Xenoblade doesn't do away with the grind, but it does make it goal-oriented which, for me at least, makes the effort much more palatable. If you've played the game, you know it's loaded with NPCs who give you quests. Most are "fetch this" or "kill so many of these" but the best ones send you after a miniboss-like unique monster and involve you in a short side-story. They combine the world-building effort of engaging the player in the lives of the world's inhabitants with sending you off to kill monsters and thus, raise your level. Running aimlessly around an area fighting beasties is something I can only do for so long. But playing Xenoblade, I'd lose entire days on these side quests and happily look for more. Final Fantasy XIII had much the same grip on me during the Gran Pulse section. The fact that both of these games had fast-paced and engaging battle systems didn't hurt either!

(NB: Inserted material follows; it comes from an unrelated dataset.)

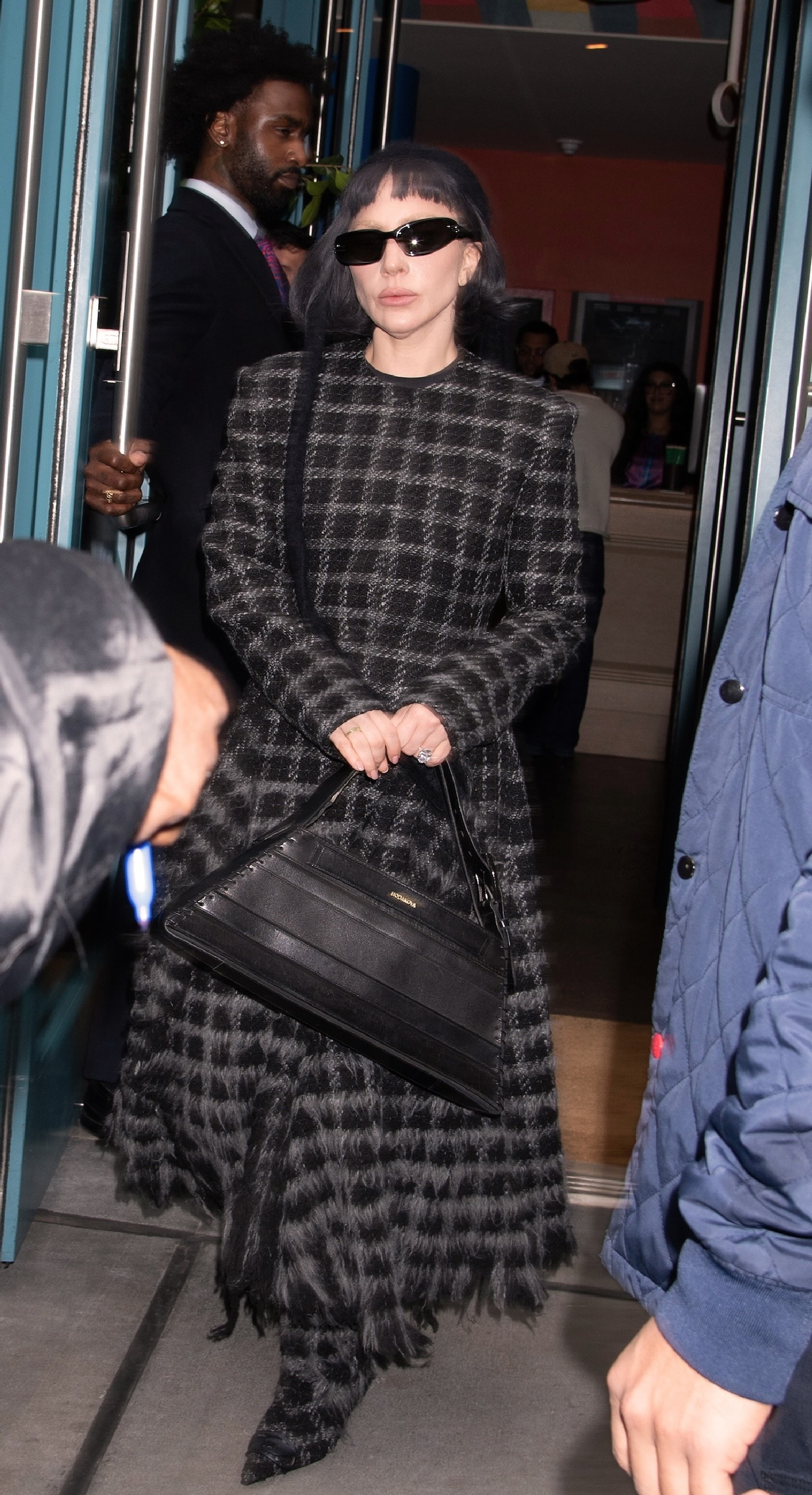 Lady Gaga na ulicy Nowego Jorku w kraciastym komplecie marki Diesel na sezon jesień-zima 2025-2026, kozakach z obcasem kitten heels, czarnych okularach przeciwsłonecznych i torebką marki Diesel.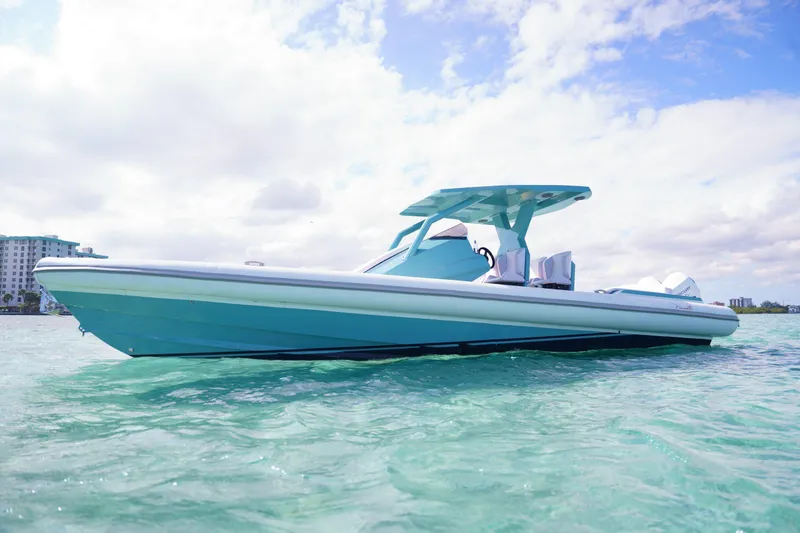 Slide: The Image of 2025 Novielli Veloche boat on clear turquoise water under a partly cloudy sky. - 21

The final subject I'm touching on concerns what happens when you die. Failure is always an option and older RPGs like Breath of Fire III punish you for it. Auto-saving was not a feature of older games and forgetting to save or simply failing to reach a save point could result in hours of slow progress gone in an instant. Whatever gear you collected is lost. Whatever levels you gained grinding monsters are gone. Whatever cut-scenes you sat through must be watched again. Old school RPGs could certainly make a player risk-averse! A long crawl through a tough dungeon, low on supplies and magic points, searching for the next save point, was an unnerving experience. This isn't necessarily bad, as building tension can be a desirable effect, but the downside of dying and having to recover all of that lost ground has caused more than one player to call it quits (but never me, I'm far too stubborn).

How a game deals with death should really depend on how it wants the player to behave. If the game is intended to challenge players with surviving intimidating, monster filled gauntlets, then death should carry significant consequences. On the other hand, if a game invites gamers to explore, satisfy their curiosity, and take risks, then death should carry no penalties. Other games have taken an even more experimental approach to dying. Breath of Fire: Dragon Quarter, the fifth and final game in the series, presented players with very tough enemies early on, gleefully killing them off to encourage restarting the game in a sort of new game plus mode. Some experience would carry over, new story scenes would unlock, and new areas of the game would even become available. It was an odd hit-or-miss approach to say the least, but at least it didn't feel stagnant.

Playing an old game like Breath of Fire III back to back with something as forward-thinking as Xenoblade shows clearly that RPGs are indeed advancing, experimenting, and smoothing out the rough edges of their experiences. The changes aren't consistent from game to game, and a whole 'nother case could be made for character and story tropes. Some experiments go awry, but the genre looks pretty healthy to me. I just want to see more of it.